*TASK STATEMENT:*
All the data must come back unchanged, except that pictures are left out.

--- WORKING DATA ---

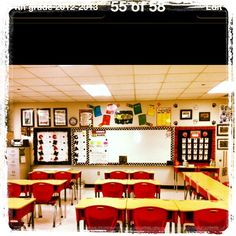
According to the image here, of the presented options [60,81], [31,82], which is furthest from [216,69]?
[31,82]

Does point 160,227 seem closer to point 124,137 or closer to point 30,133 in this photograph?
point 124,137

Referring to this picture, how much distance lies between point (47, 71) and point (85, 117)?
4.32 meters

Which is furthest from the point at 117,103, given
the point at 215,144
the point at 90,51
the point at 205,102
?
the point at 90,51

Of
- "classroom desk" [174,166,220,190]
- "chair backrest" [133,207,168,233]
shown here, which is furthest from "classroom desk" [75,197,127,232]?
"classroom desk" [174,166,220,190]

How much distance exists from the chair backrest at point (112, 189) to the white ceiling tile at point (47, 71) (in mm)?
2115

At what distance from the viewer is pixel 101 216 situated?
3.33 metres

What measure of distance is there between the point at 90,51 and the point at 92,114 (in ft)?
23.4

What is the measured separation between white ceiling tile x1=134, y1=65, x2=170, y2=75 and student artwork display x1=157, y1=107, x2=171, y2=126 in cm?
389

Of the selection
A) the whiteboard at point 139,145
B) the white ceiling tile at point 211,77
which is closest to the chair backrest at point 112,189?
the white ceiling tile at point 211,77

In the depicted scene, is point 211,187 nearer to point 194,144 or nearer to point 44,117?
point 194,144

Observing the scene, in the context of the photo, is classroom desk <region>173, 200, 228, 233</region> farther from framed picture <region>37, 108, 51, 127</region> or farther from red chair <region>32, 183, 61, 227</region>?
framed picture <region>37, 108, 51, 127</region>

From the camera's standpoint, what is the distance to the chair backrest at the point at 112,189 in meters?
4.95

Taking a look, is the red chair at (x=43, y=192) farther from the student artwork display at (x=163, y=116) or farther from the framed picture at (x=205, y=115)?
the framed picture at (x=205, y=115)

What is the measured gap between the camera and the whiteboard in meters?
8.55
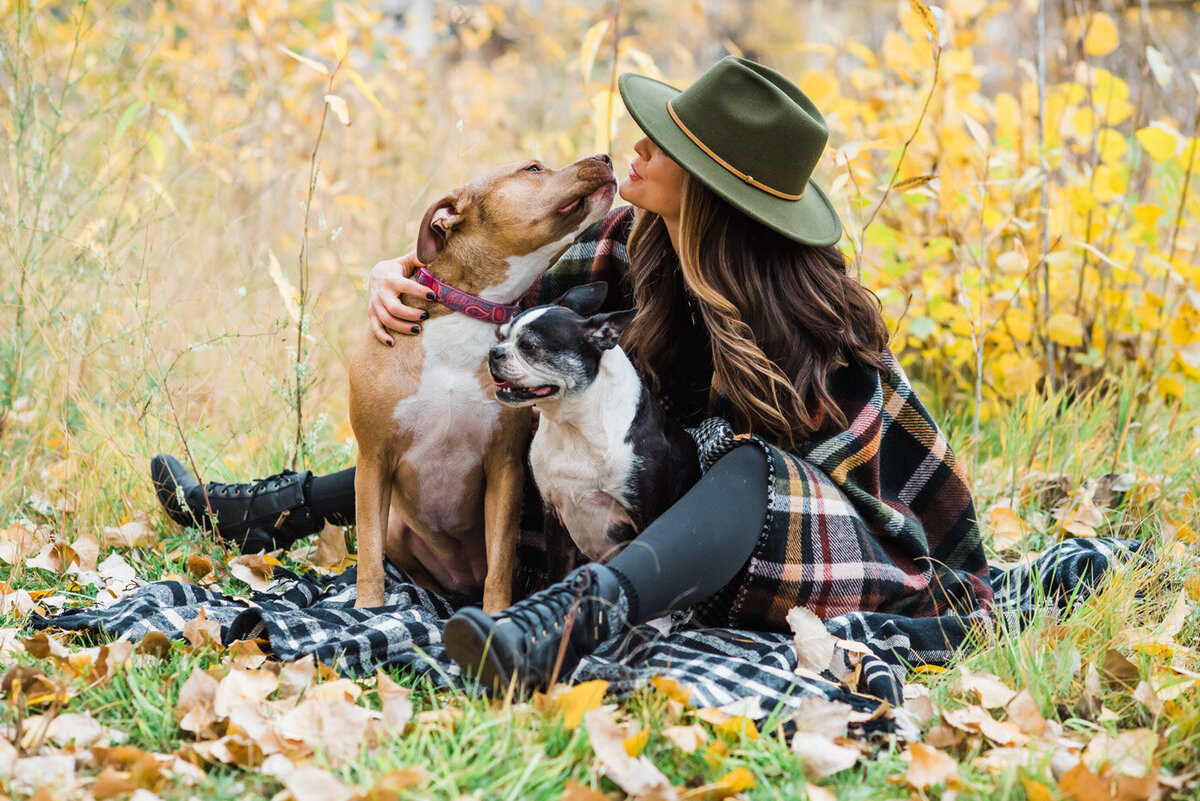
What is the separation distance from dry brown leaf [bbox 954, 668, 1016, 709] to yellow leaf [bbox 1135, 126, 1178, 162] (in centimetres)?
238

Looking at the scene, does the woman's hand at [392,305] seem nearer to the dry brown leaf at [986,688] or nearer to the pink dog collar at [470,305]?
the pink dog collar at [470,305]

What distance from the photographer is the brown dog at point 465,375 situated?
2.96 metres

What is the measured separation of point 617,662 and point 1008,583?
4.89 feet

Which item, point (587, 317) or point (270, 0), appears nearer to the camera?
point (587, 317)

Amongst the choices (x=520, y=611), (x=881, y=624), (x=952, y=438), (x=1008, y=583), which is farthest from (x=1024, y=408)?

---

*FULL ANSWER:*
According to the image here, of the presented options [60,81], [31,82], which is furthest from [216,69]?
[31,82]

Does point 160,227 seem closer to point 124,137 or closer to point 30,133 in this photograph?
point 124,137

Referring to this picture, how much distance lies between point (47, 71) and point (85, 117)?
4.32 meters

Which is furthest from the point at 117,103, given
the point at 215,144
the point at 90,51
the point at 205,102
?
the point at 90,51

Of
- "classroom desk" [174,166,220,190]
- "chair backrest" [133,207,168,233]
shown here, which is furthest from "classroom desk" [75,197,127,232]?
"classroom desk" [174,166,220,190]

How much distance exists from the chair backrest at point (112, 189) to the white ceiling tile at point (47, 71) (in mm)?
2115

At what distance from the viewer is pixel 101 216 situated?
3.33 metres

What measure of distance is there between the point at 90,51 and the point at 92,114 (in ft)?
23.4

What is the measured separation between white ceiling tile x1=134, y1=65, x2=170, y2=75 and student artwork display x1=157, y1=107, x2=171, y2=126 in cm?
389

Of the selection
A) the whiteboard at point 139,145
B) the white ceiling tile at point 211,77
which is closest to the chair backrest at point 112,189?
the white ceiling tile at point 211,77

In the depicted scene, is point 211,187 nearer to point 194,144 or nearer to point 44,117?
point 194,144

Observing the scene, in the context of the photo, is classroom desk <region>173, 200, 228, 233</region> farther from framed picture <region>37, 108, 51, 127</region> or farther from red chair <region>32, 183, 61, 227</region>?
framed picture <region>37, 108, 51, 127</region>

From the camera's standpoint, what is the distance to the chair backrest at the point at 112,189 in meters?
4.95

Taking a look, is the red chair at (x=43, y=192) farther from the student artwork display at (x=163, y=116) or farther from the framed picture at (x=205, y=115)?
the framed picture at (x=205, y=115)

What is the measured gap between the camera and the whiteboard in meters?
8.55
What is the separation distance from dry brown leaf [bbox 954, 668, 1016, 709] to yellow leaf [bbox 1135, 126, 1178, 162] (in centimetres)?
238

Looking at the scene, does the woman's hand at [392,305] seem nearer to the dry brown leaf at [986,688] or nearer to the pink dog collar at [470,305]?
the pink dog collar at [470,305]

What distance from the photographer is the brown dog at point 465,375 situated?
2.96 metres

What is the measured separation of point 617,662 and point 1008,583?
4.89 feet

Which item, point (587, 317) or point (270, 0), appears nearer to the camera?
point (587, 317)

Amongst the choices (x=520, y=611), (x=881, y=624), (x=952, y=438), (x=1008, y=583), which is farthest from (x=1024, y=408)?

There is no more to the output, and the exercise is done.